La consagración de la primavera de Stravinsky ocupó por completo la segunda parte del concierto, de modo que el programa se cerró con la recapitulación al tema de la naturaleza propuesto al principio con la obra de Jordi Cervelló, aunque desde un punto de vista muy distinto. Si Natura contra Natura actuaba como clamor desesperado contra la intervención destructiva del hombre contemporáneo en la realidad natural del planeta, el célebre ballet de Stravinsky se inspira en la comunión del hombre pagano con la naturaleza. Una comunión que Stravinsky observa en los rituales precristianos con que los pueblos eslavos sacralizan –consagran– la naturaleza, esa naturaleza rusa cuya exuberancia estalla en primavera y que es retratada en la primera parte del ballet bajo el epígrafe de La adoración de la Tierra, con esa radical y revolucionaria emancipación de la ortodoxia compositiva emprendida por el compositor ruso. Stravinsky advirtió la vanidad de pretender codificar musicalmente la naturaleza en formas prefiguradas o en largos relatos melódicos. Por ello, en La consagración de la primavera la orquesta suena como una amalgama de motivos que, al modo de organismos vivos o puros elementos naturales, aparecen y desaparecen, fluyen –apacible o violentamente–, pero que jamás se presentan en una forma perfecta, terminada, y así también las tonalidades se suceden sin resolver nunca.

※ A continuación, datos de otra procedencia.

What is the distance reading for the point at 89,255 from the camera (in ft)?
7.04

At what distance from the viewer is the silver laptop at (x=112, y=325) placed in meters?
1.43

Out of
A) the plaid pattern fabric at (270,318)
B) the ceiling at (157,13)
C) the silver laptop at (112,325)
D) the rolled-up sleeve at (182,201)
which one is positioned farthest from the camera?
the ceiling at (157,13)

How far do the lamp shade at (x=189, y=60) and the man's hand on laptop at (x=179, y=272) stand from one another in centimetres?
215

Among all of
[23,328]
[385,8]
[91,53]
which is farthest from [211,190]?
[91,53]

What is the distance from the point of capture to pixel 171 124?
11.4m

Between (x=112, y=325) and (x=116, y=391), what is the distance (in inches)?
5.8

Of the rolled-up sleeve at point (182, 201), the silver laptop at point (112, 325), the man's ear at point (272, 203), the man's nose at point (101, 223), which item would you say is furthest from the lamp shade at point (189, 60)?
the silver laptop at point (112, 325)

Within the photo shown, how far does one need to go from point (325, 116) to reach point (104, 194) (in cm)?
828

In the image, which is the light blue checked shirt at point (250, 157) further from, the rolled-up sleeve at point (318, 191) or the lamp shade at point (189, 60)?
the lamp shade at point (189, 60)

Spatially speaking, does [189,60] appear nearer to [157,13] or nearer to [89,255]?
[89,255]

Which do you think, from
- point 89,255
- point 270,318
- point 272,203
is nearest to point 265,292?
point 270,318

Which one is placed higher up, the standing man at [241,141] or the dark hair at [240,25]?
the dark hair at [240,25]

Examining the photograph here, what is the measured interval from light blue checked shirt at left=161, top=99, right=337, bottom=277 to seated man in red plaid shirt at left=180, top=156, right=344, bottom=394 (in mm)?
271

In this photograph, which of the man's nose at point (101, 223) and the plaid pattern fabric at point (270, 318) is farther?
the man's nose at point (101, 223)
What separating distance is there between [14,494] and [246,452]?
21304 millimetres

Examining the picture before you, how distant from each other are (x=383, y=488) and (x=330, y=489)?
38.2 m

Sin embargo, tampoco la comunión del hombre pagano –primitivo, entiéndase– con la naturaleza es, a fin de cuentas, pacífica, pues en esa comunión, en la sacralización de la naturaleza, tiene lugar también el sacrificio humano, esto es, la barbarie. Una barbarie acaso más ingenua que la del hombre contemporáneo, y quizás por ello menos perversa, pero barbarie, al fin y al cabo, y que se hace explícita en la feroz violencia de segunda parte del ballet, titulada precisamente El sacrificio.

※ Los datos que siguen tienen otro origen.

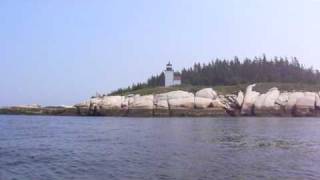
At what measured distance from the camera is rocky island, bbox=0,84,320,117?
107m

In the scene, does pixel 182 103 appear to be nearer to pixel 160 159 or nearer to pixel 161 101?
pixel 161 101

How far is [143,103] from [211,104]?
50.3ft

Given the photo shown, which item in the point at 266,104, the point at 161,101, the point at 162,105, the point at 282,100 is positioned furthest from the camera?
the point at 161,101

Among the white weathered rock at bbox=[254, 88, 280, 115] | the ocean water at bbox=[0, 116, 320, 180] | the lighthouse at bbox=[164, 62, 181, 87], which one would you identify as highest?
the lighthouse at bbox=[164, 62, 181, 87]

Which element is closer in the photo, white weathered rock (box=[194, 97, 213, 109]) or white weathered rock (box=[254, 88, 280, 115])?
white weathered rock (box=[254, 88, 280, 115])

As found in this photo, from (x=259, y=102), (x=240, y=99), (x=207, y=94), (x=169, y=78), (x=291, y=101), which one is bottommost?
(x=259, y=102)

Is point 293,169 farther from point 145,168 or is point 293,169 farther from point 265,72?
point 265,72

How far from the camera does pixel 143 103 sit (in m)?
113

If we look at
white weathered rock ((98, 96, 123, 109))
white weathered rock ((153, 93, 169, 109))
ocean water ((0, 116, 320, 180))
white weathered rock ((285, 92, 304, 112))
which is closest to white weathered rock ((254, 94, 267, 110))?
white weathered rock ((285, 92, 304, 112))

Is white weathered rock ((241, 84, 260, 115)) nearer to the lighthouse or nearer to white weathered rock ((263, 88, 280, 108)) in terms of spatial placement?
white weathered rock ((263, 88, 280, 108))

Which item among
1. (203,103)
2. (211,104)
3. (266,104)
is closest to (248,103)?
(266,104)

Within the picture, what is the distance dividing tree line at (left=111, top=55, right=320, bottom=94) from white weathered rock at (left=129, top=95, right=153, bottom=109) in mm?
49619

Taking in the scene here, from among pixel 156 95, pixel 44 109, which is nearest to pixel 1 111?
pixel 44 109

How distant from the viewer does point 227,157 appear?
3120 cm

El ejercicio de la idolatría es inherente al hombre, y esta idolatría –ya sea con respecto a la naturaleza, como en el hombre primitivo, o al dinero, como en el hombre moderno– conduce al ser humano irremisiblemente hacia su autodestrucción. Tal parece ser la reflexión implícita en La consagración de la primavera.
Al frente de la OBC, Jaime Martín supo dar cuenta del carácter trágicamente salvaje y abrumador de la obra de Stravinsky, con una interpretación llena de enjundia, tensa, afilada y desasosegante. El director cántabro obtuvo de la orquesta una respuesta espléndida que resultó en una auténtica vorágine sonora. Un esfuerzo que mereció, sin duda, la encendida ovación final.